Até onde se tem conhecimento, o governo estadual entrou na onda da contenção de despesas, segurando os gastos e cortando o excedente para não se encaminhar para a zona de “desconforto”. Não quer se igualar a estados como Rio de Janeiro e Rio Grande Sul, em situação de “pré-falência”. Porém, as atitudes fazem pensar que a Paraíba está em outro patamar, o que não é verdade.

Tanto é verdade que, junto com outros governadores da Federação, o paraibano Ricardo Coutinho (PSB) foi ao encontro do presidente Michel Temer esta semana, em Brasília. Estava com o “pires” nas mãos. Ele e seus colegas dos demais estados brasileiros.

O chororô, no entanto, acontece sempre fora aqui da Paraíba. Basta lembrar que é a crise rolando no asfalto e o governo desmembra uma secretaria e instalada outra. Foi o que ficou demonstrado recentemente com o desmembramento das pastas de Planejamento e Finanças, que ao invés de uma, passam a ser duas.

Planejamento, Gestão e Orçamento é uma, e Finanças outra. Nesta quarta-feira (23), durante reunião da Comissão de Constituição e Justiça (CCJ), foi aprovada a medida provisória que desmembra as secretarias. Só não contou com o voto da deputada Camila Toscano (PSDB).
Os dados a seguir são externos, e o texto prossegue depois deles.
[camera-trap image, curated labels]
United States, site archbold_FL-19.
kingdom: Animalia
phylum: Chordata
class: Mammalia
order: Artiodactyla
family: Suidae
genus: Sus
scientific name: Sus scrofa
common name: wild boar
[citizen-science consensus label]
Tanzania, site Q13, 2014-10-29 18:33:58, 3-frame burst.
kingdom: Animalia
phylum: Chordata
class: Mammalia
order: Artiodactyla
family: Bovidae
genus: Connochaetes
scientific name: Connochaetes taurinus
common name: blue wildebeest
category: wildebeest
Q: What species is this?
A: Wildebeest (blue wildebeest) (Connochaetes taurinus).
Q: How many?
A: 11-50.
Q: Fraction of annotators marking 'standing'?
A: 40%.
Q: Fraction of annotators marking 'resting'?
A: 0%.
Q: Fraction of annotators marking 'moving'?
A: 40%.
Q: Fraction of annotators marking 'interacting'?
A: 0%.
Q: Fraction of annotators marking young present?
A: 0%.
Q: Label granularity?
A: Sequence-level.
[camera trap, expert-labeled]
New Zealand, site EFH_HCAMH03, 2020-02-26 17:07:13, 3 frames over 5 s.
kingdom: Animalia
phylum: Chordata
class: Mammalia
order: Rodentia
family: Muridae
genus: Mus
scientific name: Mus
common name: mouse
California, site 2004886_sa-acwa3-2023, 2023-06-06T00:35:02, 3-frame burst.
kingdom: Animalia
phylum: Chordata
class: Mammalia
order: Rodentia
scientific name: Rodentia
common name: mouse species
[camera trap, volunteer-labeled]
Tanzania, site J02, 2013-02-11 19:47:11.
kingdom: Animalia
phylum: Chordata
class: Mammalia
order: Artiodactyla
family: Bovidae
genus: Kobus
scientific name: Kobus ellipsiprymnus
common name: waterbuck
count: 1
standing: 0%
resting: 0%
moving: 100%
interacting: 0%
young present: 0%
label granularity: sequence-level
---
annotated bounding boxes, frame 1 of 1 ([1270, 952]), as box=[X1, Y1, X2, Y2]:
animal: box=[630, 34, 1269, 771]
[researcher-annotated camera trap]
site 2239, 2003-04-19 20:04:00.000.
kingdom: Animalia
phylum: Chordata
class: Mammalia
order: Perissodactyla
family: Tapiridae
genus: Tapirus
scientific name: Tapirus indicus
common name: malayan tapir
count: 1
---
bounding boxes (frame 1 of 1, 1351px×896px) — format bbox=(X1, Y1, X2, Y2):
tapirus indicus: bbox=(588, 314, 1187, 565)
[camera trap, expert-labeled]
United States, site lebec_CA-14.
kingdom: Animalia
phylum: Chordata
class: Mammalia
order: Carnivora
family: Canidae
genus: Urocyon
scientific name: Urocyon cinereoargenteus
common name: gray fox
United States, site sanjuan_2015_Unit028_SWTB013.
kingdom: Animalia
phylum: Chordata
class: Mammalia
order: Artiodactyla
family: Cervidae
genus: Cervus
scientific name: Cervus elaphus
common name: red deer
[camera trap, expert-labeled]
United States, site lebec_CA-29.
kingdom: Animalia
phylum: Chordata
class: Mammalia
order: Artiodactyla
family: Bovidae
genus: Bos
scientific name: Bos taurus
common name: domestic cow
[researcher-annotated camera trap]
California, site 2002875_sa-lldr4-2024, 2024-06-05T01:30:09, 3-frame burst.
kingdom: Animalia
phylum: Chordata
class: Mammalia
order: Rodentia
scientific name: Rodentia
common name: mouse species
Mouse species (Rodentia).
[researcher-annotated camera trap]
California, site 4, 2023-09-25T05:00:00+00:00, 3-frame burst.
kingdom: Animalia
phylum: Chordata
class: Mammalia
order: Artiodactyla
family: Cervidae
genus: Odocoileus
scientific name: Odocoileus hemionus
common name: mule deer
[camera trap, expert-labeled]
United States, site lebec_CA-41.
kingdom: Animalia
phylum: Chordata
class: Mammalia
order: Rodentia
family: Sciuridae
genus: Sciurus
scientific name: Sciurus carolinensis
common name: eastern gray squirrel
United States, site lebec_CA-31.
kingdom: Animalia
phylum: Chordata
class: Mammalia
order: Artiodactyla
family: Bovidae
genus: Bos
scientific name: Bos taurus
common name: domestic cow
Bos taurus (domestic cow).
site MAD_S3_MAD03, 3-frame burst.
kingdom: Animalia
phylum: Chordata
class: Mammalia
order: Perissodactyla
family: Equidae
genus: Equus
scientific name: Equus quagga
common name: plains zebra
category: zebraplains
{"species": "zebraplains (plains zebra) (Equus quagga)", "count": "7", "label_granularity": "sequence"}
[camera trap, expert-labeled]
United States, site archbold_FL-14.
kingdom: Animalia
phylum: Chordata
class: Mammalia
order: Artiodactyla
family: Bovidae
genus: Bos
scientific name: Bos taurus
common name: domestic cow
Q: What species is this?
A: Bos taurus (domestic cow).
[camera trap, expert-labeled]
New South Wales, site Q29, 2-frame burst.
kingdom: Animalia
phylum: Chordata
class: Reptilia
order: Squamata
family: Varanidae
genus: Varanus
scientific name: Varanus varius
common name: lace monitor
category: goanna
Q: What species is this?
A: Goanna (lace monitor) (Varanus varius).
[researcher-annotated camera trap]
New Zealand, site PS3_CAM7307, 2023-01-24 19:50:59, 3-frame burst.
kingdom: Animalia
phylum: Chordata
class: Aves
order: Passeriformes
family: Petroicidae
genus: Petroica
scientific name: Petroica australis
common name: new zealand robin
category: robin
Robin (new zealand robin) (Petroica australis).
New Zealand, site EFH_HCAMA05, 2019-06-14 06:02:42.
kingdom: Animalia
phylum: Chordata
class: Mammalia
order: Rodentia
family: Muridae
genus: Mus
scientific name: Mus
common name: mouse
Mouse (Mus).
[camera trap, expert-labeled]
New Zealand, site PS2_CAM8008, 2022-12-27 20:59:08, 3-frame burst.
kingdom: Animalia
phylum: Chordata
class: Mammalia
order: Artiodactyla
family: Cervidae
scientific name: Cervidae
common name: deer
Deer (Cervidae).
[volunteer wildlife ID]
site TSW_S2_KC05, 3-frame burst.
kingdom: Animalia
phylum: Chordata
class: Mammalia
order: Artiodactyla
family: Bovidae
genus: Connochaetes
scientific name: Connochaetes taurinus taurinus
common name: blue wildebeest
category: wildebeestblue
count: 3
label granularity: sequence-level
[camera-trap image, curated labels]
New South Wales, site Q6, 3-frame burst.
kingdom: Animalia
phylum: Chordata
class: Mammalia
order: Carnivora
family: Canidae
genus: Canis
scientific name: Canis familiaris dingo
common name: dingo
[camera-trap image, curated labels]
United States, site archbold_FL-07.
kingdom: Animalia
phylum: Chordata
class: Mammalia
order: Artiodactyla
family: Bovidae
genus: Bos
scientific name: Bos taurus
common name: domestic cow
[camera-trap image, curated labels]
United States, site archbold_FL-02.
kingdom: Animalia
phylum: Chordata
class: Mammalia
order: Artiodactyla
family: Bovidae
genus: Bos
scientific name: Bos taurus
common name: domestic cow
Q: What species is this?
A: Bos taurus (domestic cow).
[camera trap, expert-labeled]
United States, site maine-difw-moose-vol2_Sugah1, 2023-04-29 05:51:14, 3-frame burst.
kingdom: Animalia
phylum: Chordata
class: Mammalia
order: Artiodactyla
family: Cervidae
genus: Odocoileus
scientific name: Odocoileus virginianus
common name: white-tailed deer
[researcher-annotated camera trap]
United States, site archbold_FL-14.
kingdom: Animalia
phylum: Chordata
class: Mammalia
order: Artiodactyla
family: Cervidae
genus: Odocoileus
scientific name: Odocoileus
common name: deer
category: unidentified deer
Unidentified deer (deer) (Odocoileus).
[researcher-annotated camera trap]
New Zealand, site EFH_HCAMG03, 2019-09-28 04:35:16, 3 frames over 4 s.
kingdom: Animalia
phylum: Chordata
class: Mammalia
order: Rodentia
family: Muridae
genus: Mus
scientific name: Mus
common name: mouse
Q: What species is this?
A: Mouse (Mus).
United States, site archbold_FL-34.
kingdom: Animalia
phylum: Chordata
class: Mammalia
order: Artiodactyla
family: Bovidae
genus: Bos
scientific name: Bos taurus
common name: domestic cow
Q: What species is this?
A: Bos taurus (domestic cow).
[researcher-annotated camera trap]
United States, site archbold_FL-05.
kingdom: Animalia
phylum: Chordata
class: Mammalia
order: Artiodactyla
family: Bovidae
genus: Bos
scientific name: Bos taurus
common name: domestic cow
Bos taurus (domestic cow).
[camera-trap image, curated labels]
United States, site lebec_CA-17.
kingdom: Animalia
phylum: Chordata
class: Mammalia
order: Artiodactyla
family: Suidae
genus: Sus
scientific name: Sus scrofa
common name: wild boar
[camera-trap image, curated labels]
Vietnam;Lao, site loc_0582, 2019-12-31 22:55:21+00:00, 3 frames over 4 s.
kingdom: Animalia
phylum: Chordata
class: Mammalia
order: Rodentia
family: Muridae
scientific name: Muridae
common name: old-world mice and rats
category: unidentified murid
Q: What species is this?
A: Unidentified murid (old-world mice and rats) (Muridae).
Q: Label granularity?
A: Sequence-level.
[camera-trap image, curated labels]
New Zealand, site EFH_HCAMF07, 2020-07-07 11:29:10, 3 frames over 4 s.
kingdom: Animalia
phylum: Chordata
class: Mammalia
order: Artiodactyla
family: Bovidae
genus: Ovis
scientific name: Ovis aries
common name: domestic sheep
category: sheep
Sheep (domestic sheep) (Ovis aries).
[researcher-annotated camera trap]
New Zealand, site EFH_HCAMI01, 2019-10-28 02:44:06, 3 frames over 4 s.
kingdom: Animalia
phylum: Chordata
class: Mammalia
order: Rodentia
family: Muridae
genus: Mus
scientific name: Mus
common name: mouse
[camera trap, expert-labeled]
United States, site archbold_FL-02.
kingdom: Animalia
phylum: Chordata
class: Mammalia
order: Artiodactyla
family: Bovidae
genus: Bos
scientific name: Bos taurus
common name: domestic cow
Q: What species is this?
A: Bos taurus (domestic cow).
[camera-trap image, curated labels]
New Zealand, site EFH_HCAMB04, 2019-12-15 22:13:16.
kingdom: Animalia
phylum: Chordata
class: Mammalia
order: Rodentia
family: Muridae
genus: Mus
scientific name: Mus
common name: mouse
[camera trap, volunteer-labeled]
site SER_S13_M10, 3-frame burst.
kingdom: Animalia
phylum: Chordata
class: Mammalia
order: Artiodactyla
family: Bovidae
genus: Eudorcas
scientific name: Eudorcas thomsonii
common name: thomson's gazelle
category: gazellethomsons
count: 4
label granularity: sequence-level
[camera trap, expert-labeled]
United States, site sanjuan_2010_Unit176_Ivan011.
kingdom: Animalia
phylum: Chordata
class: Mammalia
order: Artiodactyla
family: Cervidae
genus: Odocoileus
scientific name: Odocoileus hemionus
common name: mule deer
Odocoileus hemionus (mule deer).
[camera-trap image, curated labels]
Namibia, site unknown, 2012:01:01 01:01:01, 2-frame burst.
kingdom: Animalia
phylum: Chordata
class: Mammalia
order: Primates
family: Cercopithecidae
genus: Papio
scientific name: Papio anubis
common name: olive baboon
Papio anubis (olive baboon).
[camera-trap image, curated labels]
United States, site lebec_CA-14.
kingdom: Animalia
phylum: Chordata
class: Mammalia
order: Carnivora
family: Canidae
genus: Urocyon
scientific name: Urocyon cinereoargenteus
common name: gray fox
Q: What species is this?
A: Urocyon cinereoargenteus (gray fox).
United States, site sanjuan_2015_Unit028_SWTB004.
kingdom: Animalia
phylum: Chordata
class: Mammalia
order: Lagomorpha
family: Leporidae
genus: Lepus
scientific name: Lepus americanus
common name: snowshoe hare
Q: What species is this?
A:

Os demais integrantes da comissão mais importante do parlamento estadual aprovaram a iniciativa do Executivo, sem levar em consideração a existência de uma crise financeira que apavora a todos neste momento. O governo garante que o desmembramento não irá gerar despesas.

Como não, se já foi nomeada Amanda Araújo para Secretaria de Finanças, que obviamente terá o secretário Executivo, que gerará, ainda, os cargos de direção, coordenação… E por aí vai.